1. GitHub Security Advisory: GHSA-fw8c-xr5c-95f9. Role: DIRECT_SOURCE Impact: Primary source mapping the registry vulnerability, package removals, affected package versions, and official mitigation targets.
2. Google Threat Intelligence Group (GTIG). Role: PRIMARY_RESEARCH Impact: Attributed campaign to UNC1069, identified the WAVESHAPER.V2 RAT, and detailed the platform-specific payloads.
3. Microsoft Threat Intelligence. Role: PRIMARY_RESEARCH Impact: Coordinated advisory detailing threat actor attribution, WAVESHAPER.V2 behaviors, and Windows PowerShell payload mechanics.
4. CISA: Joint Security Advisory on UNC1069 Supply Chain Attacks.
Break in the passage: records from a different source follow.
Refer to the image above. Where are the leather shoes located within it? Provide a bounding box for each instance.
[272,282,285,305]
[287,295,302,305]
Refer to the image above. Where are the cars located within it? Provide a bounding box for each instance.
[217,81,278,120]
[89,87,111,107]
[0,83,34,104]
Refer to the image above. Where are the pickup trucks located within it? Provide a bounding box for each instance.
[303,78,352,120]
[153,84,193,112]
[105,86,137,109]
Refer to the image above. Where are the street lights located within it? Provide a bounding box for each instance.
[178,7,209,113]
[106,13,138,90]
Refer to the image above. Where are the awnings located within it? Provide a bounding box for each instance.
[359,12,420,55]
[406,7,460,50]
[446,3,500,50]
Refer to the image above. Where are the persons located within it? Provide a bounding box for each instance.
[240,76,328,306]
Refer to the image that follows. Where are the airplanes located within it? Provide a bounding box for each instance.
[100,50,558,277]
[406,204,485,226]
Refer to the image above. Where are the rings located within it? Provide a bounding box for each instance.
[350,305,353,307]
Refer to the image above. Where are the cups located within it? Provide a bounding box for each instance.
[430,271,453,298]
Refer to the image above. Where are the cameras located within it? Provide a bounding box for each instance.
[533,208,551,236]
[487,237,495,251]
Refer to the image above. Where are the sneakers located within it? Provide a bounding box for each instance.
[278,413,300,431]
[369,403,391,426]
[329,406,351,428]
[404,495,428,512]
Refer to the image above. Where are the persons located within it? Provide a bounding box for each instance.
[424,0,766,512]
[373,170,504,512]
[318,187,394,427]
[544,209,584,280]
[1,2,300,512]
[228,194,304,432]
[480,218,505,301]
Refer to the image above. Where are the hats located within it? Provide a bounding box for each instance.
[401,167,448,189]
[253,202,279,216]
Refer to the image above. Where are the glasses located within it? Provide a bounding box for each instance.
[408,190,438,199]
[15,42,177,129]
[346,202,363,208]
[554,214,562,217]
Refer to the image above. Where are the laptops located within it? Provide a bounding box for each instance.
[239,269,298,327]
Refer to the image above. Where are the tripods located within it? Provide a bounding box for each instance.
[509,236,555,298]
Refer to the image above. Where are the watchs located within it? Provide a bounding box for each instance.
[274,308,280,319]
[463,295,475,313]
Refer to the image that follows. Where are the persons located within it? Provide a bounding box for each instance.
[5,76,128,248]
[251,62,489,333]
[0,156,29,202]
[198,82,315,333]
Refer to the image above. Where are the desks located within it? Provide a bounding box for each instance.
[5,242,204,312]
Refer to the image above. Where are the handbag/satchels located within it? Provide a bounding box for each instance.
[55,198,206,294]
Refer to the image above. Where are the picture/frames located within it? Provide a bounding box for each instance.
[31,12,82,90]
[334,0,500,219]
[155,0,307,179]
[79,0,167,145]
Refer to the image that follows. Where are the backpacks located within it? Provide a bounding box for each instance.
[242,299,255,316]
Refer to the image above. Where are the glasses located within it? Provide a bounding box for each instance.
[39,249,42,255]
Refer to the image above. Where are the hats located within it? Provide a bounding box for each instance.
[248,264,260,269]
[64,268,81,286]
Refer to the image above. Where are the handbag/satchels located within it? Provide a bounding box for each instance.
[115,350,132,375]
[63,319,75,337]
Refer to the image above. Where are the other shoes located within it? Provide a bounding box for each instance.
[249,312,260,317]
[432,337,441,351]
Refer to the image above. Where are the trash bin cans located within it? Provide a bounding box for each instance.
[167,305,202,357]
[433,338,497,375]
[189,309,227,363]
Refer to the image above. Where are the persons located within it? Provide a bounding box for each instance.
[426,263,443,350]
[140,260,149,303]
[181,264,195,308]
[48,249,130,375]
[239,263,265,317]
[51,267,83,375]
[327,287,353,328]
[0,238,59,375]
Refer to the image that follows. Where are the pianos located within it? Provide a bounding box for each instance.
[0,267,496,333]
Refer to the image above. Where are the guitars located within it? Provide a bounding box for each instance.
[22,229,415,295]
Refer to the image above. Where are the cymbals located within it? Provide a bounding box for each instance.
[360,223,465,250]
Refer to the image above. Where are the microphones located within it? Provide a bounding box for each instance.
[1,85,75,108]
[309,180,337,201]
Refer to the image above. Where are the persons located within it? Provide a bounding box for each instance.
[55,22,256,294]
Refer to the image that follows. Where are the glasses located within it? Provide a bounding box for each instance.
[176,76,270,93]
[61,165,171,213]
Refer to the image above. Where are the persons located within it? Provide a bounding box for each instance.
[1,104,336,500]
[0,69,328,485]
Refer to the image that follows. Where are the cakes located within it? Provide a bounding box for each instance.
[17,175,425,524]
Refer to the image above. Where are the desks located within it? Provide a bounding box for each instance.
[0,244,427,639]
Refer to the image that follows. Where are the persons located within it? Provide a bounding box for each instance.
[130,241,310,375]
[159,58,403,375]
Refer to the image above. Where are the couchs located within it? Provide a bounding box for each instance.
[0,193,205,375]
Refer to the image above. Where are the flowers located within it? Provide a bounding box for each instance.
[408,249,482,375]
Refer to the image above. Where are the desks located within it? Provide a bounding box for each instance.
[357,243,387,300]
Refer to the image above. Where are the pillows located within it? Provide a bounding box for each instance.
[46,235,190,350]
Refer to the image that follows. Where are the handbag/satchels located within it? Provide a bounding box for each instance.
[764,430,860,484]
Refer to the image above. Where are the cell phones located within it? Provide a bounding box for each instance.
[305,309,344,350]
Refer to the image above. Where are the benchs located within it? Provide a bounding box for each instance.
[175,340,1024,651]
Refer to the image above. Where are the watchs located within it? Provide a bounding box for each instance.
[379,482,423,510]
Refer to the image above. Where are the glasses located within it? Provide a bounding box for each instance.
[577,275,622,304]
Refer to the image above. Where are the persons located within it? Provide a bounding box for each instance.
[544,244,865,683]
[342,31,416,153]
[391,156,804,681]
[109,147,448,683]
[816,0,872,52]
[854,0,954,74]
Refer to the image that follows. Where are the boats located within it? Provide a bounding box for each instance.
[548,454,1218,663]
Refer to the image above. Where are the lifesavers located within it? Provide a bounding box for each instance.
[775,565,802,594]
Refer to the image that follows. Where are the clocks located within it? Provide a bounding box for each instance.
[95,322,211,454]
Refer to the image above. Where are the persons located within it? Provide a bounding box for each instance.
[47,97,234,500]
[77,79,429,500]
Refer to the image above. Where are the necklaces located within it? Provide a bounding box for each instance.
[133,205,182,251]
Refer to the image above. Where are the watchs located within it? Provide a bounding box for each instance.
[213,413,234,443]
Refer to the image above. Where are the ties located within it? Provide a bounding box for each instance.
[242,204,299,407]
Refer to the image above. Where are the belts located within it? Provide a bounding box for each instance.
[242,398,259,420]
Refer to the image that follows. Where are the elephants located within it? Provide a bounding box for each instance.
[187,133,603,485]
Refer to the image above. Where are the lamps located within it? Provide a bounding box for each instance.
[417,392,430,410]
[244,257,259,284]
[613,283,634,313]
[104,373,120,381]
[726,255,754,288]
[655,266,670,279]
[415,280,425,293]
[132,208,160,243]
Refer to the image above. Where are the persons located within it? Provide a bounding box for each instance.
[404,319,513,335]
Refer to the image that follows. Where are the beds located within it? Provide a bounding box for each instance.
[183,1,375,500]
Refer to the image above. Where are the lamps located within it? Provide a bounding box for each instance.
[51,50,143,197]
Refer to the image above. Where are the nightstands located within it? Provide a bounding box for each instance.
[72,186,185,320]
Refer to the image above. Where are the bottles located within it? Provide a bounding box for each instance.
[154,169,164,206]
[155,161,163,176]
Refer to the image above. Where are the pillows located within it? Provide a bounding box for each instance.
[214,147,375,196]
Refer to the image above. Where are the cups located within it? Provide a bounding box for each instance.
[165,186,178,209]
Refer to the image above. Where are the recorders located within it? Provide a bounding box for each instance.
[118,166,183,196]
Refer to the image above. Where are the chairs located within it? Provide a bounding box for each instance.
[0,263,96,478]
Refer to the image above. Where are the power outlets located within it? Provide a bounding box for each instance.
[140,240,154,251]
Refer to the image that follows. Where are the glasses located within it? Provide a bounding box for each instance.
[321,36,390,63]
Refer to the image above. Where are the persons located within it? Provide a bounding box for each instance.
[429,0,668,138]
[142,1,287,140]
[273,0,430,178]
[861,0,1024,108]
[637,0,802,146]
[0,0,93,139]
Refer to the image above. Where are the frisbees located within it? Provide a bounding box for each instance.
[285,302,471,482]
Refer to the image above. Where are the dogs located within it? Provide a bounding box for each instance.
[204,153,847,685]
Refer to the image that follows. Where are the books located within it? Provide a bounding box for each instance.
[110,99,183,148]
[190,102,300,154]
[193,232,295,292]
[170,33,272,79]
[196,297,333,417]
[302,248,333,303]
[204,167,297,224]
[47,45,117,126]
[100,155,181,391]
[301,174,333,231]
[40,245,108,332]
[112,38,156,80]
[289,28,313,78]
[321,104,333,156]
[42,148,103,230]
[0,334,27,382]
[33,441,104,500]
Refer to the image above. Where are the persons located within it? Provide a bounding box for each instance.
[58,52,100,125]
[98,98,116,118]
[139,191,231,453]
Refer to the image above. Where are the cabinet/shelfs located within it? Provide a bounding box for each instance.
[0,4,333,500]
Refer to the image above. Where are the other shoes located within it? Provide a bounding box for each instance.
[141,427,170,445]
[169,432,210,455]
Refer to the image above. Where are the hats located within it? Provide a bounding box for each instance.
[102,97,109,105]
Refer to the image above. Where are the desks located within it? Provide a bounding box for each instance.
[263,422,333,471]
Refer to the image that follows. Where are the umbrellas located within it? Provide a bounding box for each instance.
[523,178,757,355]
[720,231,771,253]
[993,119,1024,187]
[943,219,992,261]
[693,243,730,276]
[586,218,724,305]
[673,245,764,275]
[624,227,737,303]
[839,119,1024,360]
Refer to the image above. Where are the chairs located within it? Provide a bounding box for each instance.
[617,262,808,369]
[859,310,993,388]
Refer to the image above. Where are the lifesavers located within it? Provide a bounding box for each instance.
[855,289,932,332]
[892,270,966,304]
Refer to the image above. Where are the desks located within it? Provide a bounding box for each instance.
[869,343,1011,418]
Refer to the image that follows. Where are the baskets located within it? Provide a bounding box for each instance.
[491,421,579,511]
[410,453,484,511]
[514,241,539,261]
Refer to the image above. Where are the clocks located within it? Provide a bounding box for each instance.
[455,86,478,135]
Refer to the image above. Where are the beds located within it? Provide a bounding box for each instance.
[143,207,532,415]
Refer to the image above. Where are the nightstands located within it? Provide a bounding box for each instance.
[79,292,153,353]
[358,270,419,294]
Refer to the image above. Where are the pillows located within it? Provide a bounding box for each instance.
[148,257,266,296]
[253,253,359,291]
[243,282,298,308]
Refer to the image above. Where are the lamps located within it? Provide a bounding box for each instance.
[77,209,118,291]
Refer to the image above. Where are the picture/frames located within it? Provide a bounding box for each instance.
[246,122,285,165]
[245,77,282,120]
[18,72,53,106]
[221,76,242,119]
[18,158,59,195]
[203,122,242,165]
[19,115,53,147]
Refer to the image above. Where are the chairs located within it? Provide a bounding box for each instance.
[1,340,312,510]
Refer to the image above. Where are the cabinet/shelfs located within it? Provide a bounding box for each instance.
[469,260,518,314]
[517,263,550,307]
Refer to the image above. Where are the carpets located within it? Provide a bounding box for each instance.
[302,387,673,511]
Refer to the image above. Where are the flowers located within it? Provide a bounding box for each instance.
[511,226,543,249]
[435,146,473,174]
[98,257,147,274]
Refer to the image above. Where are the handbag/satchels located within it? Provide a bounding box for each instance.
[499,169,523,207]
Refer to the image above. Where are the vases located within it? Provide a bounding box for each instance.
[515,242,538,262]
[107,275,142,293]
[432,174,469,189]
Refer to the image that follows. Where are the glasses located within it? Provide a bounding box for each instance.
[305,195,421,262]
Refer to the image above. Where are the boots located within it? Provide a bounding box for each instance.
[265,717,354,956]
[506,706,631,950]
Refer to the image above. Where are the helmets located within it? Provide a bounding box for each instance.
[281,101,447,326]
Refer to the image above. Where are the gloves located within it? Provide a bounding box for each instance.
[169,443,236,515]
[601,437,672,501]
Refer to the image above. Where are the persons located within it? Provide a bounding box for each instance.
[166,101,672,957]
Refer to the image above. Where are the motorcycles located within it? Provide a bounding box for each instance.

Role: ENRICHMENT_DATA Impact: Comprehensive federal security warning detailing recovery recommendations, host isolation guidelines, and credential rotation workflows.
5. Wiz Threat Research: The Axios Supply Chain Incident and the Trusted Publishing Gap. Role: PRIMARY_RESEARCH Impact: Detailed the classic npm access token vulnerability that allowed attackers to bypass GitHub Actions OIDC Trusted Publishing.
6. Elastic Security Labs: Behavior Detection and IOCs for plain-crypto-js Dropper. Role: PRIMARY_RESEARCH Impact: Documented the postinstall execution chain, the setup.js (SILKBELL) dropper behavior, and SHA256 hashes for all payloads.
7. Huntress Labs: Threat Analysis of the Axios Supply Chain Compromise. Role: PRIMARY_RESEARCH Impact: Uncovered the initial social engineering entry point involving the fake Slack workspace invitation targeting maintainer jasonsaayman.
8. Palo Alto Networks Unit 42: WAVESHAPER Host-Based Evasion Techniques. Role: SECONDARY_ANALYSIS Impact: Deep dive into process and binary masquerading, cataloging indicators like com.apple.act.mond and wt.exe.
9. Trend Micro: supply-chain threat profile of plain-crypto-js. Role: SECONDARY_ANALYSIS Impact: Analyzed the evasion and self-deletion routines executed by the setup.js script post-execution.